Radiology still is mostly considered a medical science based on the morphological evaluation of anatomy and macroscopic pathology. Purely qualitative analysis, however, has limitations in quantifying disease processes, which is of considerable significance for patient management and scientific research studies. In particular, for analyses of the effects of novel techniques and their impact on or use for therapeutic decision making, quantitative measurements are required. Bone mineral density measurements were among the first quantitative measurements in musculoskeletal radiology and have gained tremendous importance in diagnosing and treating osteoporosis as well as in monitoring therapy effects. In osteoarthritis also there have been increasing efforts to implement quantitative or semi-quantitative measurements, in particular using MR-based techniques. The following article reviews the developments and advances in osteoporosis and osteoarthritis imaging over the past three decades.
Osteoporosis—from bone mineral density to structure imaging
Dual X-ray absorptiometry (DXA) [11, 12] was developed in parallel to QCT and, given that the technique did not require expensive CT equipment but used a dedicated scanner that was cheaper and had lower operating costs, DXA overtook QCT and is currently the standard for bone densitometry measurements. In addition DXA has a high precision and DXA T-scores have been established to define osteoporosis and osteopenia according to WHO guidelines . DXA has been used in multiple cross-sectional and longitudinal studies to differentiate individuals with and without fractures, assess fracture risk, and analyze therapy effects; thus the fund of knowledge for DXA is currently superior to QCT [14–18]. Though DXA only assesses areal BMD of the lumbar spine, proximal femur, and distal radius, which includes cortical and trabecular bone, and has limitations in patients with degenerative disease, it has been shown to be robust and a good technique to determine fracture risk and measure response to therapy.
Because bone mass measured with DXA only accounts for 60–70% of the variation in bone strength , researchers have been motivated to better characterize in vivo bone strength in osteoporosis. In 1993 the NIH osteoporosis consensus panel defined osteoporosis as a disease characterized by fragility fractures due to low bone mass and deterioration of bone architecture ; in 2001 the bone quality concept was introduced, which also included bone architecture . Given these new concepts and advances in radiology that allowed high resolution imaging of bone, research efforts increasingly focused on visualization of trabecular bone architecture and later also on cortical bone structure imaging.

----------

◆ Work instruction 1
According to the extract on osteoporosis imaging, what share of the variation in bone strength does bone mass measured with DXA account for?
◆ Work instruction 2
Write out the part of the extract on osteoporosis imaging starting with "Because bone mass" and going on through "bone structure imaging.".

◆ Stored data

----------

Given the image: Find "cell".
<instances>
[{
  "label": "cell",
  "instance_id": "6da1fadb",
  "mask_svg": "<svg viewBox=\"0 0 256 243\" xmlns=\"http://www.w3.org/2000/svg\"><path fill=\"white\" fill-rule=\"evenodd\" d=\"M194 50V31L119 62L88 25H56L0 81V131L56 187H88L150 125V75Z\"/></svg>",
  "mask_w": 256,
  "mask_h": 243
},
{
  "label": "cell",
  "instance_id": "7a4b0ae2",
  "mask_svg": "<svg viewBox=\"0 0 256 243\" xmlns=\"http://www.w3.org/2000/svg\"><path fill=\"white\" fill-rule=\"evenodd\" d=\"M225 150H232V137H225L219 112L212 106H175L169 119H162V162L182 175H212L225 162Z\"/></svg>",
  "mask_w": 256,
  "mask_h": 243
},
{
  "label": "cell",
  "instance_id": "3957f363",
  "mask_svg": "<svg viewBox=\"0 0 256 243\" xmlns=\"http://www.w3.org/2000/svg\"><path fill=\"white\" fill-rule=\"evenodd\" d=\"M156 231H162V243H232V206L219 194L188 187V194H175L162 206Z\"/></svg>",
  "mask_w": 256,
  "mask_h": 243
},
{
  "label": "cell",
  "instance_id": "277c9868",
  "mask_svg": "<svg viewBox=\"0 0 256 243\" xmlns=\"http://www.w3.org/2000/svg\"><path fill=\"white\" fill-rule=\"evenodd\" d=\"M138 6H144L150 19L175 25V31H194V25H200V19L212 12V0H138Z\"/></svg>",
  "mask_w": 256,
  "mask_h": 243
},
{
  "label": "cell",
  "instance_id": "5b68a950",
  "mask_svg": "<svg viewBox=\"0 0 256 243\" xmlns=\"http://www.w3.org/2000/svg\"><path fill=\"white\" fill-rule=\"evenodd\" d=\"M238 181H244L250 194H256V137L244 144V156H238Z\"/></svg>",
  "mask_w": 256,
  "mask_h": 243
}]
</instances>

----------

◆ Written answer 1
Only 60–70%.

◆ Written answer 2
Because bone mass measured with DXA only accounts for 60–70% of the variation in bone strength , researchers have been motivated to better characterize in vivo bone strength in osteoporosis. In 1993 the NIH osteoporosis consensus panel defined osteoporosis as a disease characterized by fragility fractures due to low bone mass and deterioration of bone architecture ; in 2001 the bone quality concept was introduced, which also included bone architecture . Given these new concepts and advances in radiology that allowed high resolution imaging of bone, research efforts increasingly focused on visualization of trabecular bone architecture and later also on cortical bone structure imaging.